You will find a Jupyter Notebook called InputFileStatistics that computes the standard deviation of the residuals of the ground truth and "measured" data from the two input files. These values are made comparable by very loose rounding and estimating the average. Process covariance figures can, to a certain degree, be estimated by looking at the standard deviation of the change in velocity and the change in yaw. Since the "measured" data does not directly include this for the lidar data, and since in observing the residuals and noting that there is fairly good correlations between the radar and lidar data, I estimated this entirely based on the radar data since it is more convenient. I found that it is not quite ad directly useful in the same way that the standard deviation of the residuals is, but it is a reasonable starting point for finding good values.

Consistency Verification

Consistency was verified by observing the Normalized Innovation Squared (NIS) of the estimates. This is the square of the residual, which is a Chi-squared distribution. The number of degrees of freedom is the rank of the measurement covariance matrix, which is two in the case of lidar and three in the case of radar. When these are plotted, it is against a value looked up in a Chi-squared table for a given confidence and the specified degrees of freedom. I chose the 95% confidence, which makes this figure 5.991 for the lidar and 7.815 for the radar. The following two plots are generated from the Jupyter notebook PlotNis.
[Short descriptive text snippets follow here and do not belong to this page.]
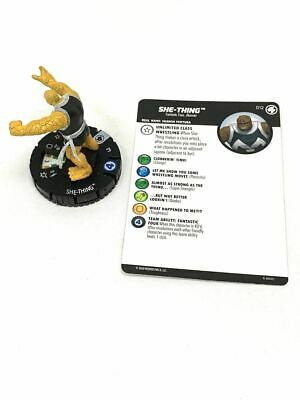 012 Fantastic Four - She-Thing - Common HeroClix • 1.52£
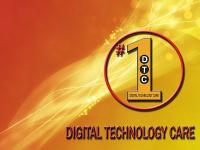 Digital Technology Care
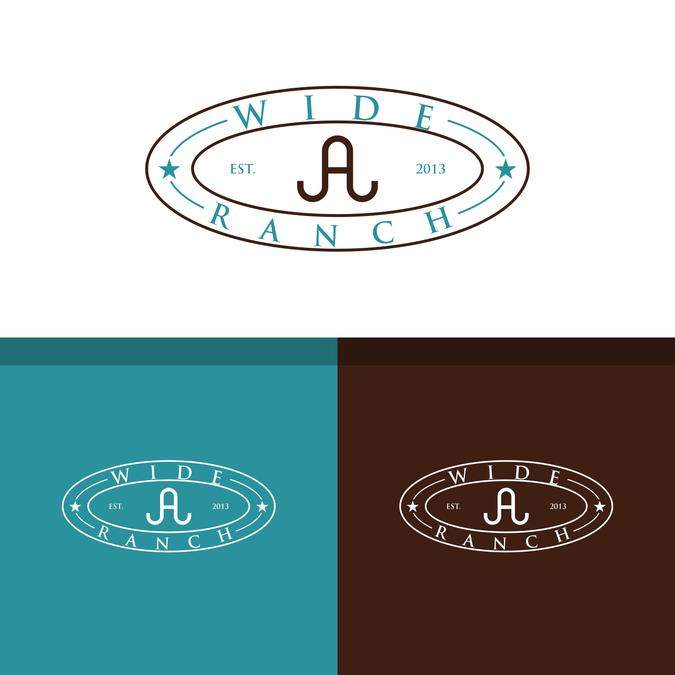 Winning design by blinyo78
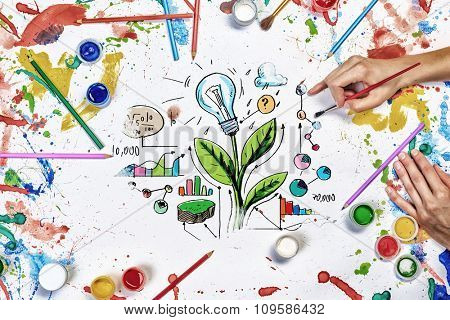 Top view of people hands drawing business growth and income concept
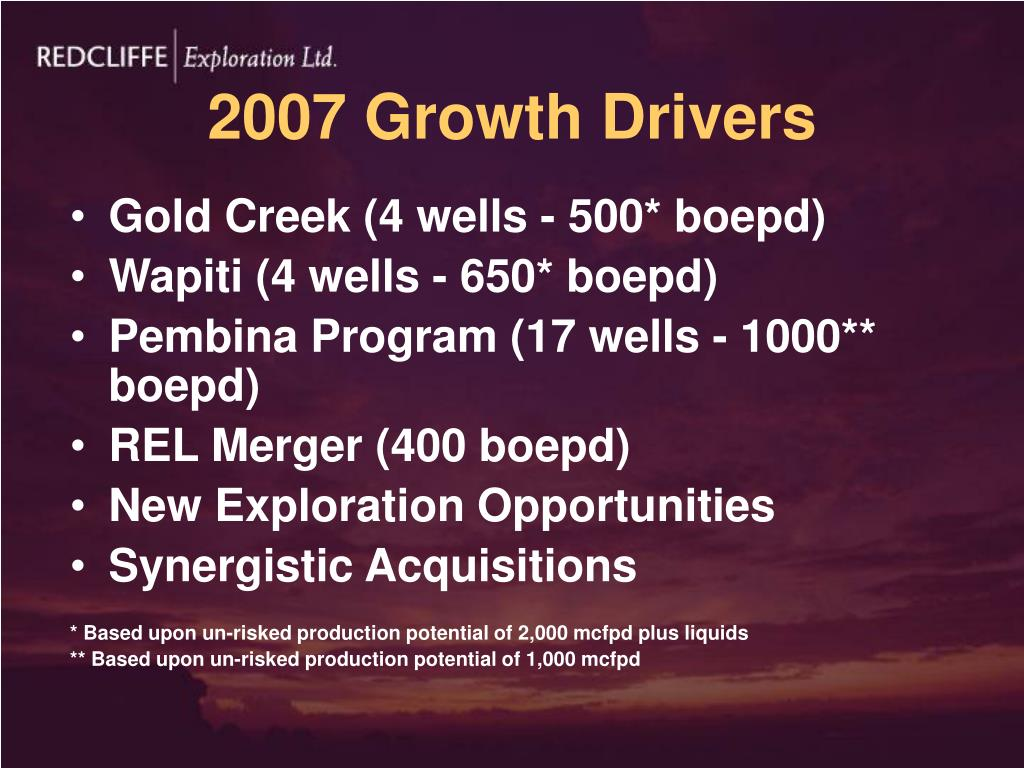 2007 Growth Drivers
You will notice that these graphs have several problems. First, they are no where near the expected result in terms of number of values exceeding the Chi-squared values for the respective sample type. This is actually not a wholly bad thing in this case. The measurement standard deviations are selected to be very small, which renders good tracking and a low RMSE. It appears that the NIS depicts a residual that is questionalby normally distributed, which is consistent with something tracking the data very closely. This makes the utility of the NIS as a measurement less valuable. I have not found a combination of parameters that simultaneously keeps the RMSE in bounds for both data sets and produces a NIS that is expected. However, it is easy to produce such an NIS if the elements of the covariance matrices are larger (e.g. the standard deviations specified are larger).

Lidar NIS:

NIS_Lidar.png

Radar NIS:

NIS_Radar.png

As you can see, awful! But in this case the RMSE is the more desired metric for performance and the hypothesis of normality of the residuals is a bit questionable.

Numeric Results

Another measure of the results is the root mean squared error (RMSE). Here is what this code generates for the RMSE for the two supplied data sets, including the first data set split into a lidar and radar only case:

Data Set 1 — Lidar only:

UKF_Dataset1_Lidar.png

Data Set 1 — Radar only:

UKF_Dataset1_Radar.png

Data Set 1 — Lidar and Radar:

UKF_Dataset1.png

You will notice that the combined RMSE is not better than both the lidar or radar separately. It is not all that tough to make it so that this works as expected in this case, with the combined data set having better results than the two components, but it is more difficult to have this occur when it must also meet the requirement that the second data set meets the criteria, as the values shift. As you can see, the combined set does generally have improvement, as the lidar only case does not meet the requirement using the parameters that mutually satisfy the two data sets combined.